Innovating at the fringes, mapmaking, and legibility
Happy 4th of July, observed!
I was talking with a friend recently the challenges of working at the fringes of several established fields. I see computers as a medium for thinking. My goal is to make computers a more expressive medium so my current research interests are all aimed at improving expressiveness. But what do you call that? What "field" is my research in? If I were going to join an academic department, what would the name of that department be? If I were going to write a grant, what category would that grant be under? The best shorthand "name" I have right now is "tools for thought." While evocative, it's too broad and non-specific and it's also seen a lot of hype around it lately.
Here are some of the questions I'm pondering:
- How might we represent knowledge visually? With text? Images? Video? Or would a video game more accurately convey knowledge? This is near the field of HCI. With a little information science and epistemology thrown in.
- How should we represent knowledge within the computer? Currently, a lot of "knowledge" is held in text, or in relational databases. Are there other ways we could better represent it? Graph databases are catching on in the "personal knowledge management" space. What characteristics do they have that lend themselves well to representing knowledge? This sounds like the field of databases.
- What does it even mean for someone to know something? If our goal is to build an expressive tool for representing and transmitting knowledge, we should probably have a good idea of what our goal is. How do we know we've accomplished the goal?
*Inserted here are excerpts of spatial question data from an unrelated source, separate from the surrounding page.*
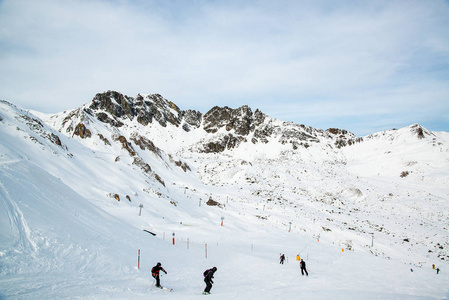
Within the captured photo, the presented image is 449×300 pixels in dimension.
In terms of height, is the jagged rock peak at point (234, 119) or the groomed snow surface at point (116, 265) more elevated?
the jagged rock peak at point (234, 119)

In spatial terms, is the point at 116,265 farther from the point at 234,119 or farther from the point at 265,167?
the point at 234,119

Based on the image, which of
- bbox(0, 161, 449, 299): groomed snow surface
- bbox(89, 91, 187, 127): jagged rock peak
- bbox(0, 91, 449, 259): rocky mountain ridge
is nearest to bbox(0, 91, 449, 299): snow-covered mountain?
bbox(0, 161, 449, 299): groomed snow surface

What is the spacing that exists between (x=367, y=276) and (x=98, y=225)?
18475 mm

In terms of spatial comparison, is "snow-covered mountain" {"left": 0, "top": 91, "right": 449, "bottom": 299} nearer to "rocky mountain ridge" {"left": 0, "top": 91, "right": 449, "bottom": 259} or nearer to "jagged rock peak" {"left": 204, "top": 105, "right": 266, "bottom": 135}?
"rocky mountain ridge" {"left": 0, "top": 91, "right": 449, "bottom": 259}

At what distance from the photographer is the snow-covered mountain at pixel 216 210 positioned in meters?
10.2

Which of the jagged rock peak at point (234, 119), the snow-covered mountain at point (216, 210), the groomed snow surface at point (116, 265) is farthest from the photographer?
the jagged rock peak at point (234, 119)

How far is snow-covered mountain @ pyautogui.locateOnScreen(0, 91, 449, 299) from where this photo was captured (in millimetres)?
10227

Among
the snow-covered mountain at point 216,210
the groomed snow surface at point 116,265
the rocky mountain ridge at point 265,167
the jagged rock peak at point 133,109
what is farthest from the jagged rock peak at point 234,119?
the groomed snow surface at point 116,265

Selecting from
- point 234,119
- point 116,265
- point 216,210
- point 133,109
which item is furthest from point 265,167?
point 133,109

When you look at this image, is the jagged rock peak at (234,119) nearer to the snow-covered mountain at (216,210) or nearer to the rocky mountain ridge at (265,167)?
the rocky mountain ridge at (265,167)

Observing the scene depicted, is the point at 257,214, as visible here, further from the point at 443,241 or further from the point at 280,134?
the point at 280,134

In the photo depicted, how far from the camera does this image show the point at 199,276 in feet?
42.4

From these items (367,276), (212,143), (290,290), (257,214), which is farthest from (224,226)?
(212,143)

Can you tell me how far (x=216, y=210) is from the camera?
41.1 m
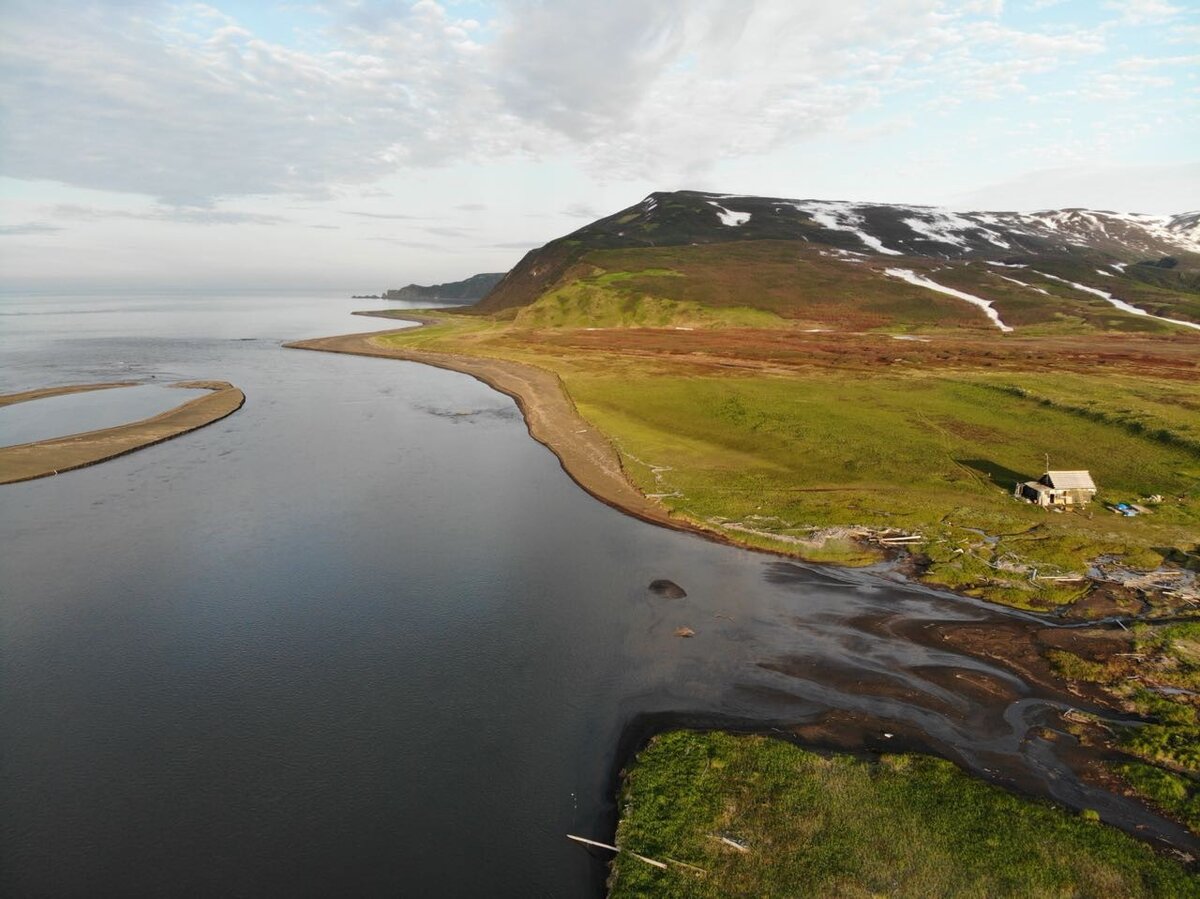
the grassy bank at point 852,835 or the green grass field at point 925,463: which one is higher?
the green grass field at point 925,463

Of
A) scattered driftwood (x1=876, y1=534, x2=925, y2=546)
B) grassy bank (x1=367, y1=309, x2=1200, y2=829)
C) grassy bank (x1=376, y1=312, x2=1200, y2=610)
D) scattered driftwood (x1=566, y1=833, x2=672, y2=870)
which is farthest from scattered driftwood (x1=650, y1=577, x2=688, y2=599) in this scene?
scattered driftwood (x1=566, y1=833, x2=672, y2=870)

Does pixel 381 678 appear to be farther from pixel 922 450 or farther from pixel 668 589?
pixel 922 450

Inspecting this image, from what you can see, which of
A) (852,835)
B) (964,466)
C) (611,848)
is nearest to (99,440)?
(611,848)

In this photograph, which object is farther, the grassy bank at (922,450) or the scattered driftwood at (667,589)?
the grassy bank at (922,450)

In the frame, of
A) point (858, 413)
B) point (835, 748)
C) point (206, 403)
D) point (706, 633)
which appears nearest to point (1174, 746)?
point (835, 748)

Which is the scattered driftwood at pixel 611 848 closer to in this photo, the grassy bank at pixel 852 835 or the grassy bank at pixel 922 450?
the grassy bank at pixel 852 835

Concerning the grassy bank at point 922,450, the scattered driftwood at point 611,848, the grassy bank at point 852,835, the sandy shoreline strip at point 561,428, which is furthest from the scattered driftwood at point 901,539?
the scattered driftwood at point 611,848

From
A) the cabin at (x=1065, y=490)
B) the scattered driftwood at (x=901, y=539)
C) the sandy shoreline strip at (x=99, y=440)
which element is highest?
the cabin at (x=1065, y=490)
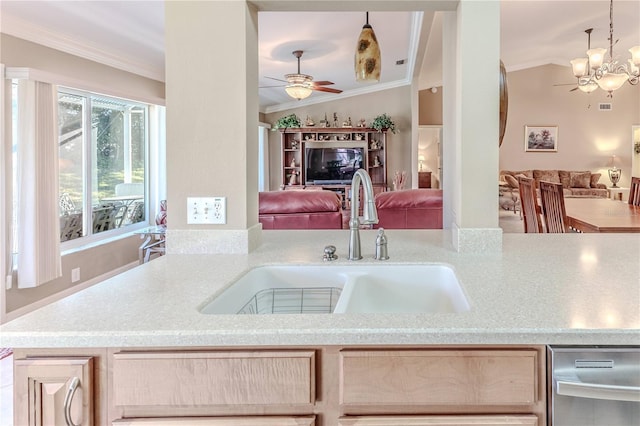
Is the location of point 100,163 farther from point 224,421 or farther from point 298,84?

Ok, this is definitely epistemology and maybe some ontology as well. Are we doing philosophy now?
- How might humans collaborate to simultaneously interact with some knowledge representation? What should the interface be like? How do we collaborate in real-time, with as little delay as possible? Now we're into distributed systems territory.
- If knowledge is represented in a dynamic way via a simulation, how do we allow people to rapidly construct simulations of what they know? Can effective simulations be built without code? Can we make it easier to write code that represents a simulation? Now we're thinking about programming languages, formal systems, and dynamic simulations.
I think you can see the rub.
When you're working at the fringes, research questions can fall across several fields while not being wholly contained by any of those fields. We're not researching databases or HCI. We're not doing philosophy or researching programming languages. At the same time, we're drawing from all of those fields.
Why does all of this even matter? Because names matter. Names grant legibility. They give people something to rally around, they define the scope of an idea, they give you a shorthand for referring to the work that's being done. A field can't be defined simply by intersection.
One of my favorite analogies for innovative work is the mapmaker. In making a map, the map maker defines the edges, mark out what's in and what's out, and give names to places. When innovating in a new space, a Very Important role is making the map.
Over the past year, I've been scouting out all the interesting things that I could find related to "tools for thought"–people, projects, books, talks, research papers–and compiling it all together.
Think of this update as a weekly report from a mapmaker, sharing my findings with you every week.
Things that caught my eye
- GitHub released Copilot this past week, a program synthesizer powered by OpenAI that's integrated directly into VS Code with an interface that resembles autocomplete. I wrote an exploration of how program synthesizers could lead us to a style of conversational programming where we dialogue with the AI around the code we're writing.
- I'm going to help organize some discussion around Tools for Thought over the coming months under the heading of the Tools for Thought Interchange. The last two meetings (recap of event one and event two) were great! Some really fund demos and great discussion. If you're interested in speaking, let me know!
- Cities are large-scale, complex dynamic systems, and a lot of our tools for thinking about and creating cities aren't terribly effective. I really enjoyed this Metamuse podcast where Devon Zeugel, Mark McGranahan, and Adam Wiggins talked cities, complex systems, and the challenges and opportunities in creating cities of the future. Give it a listen!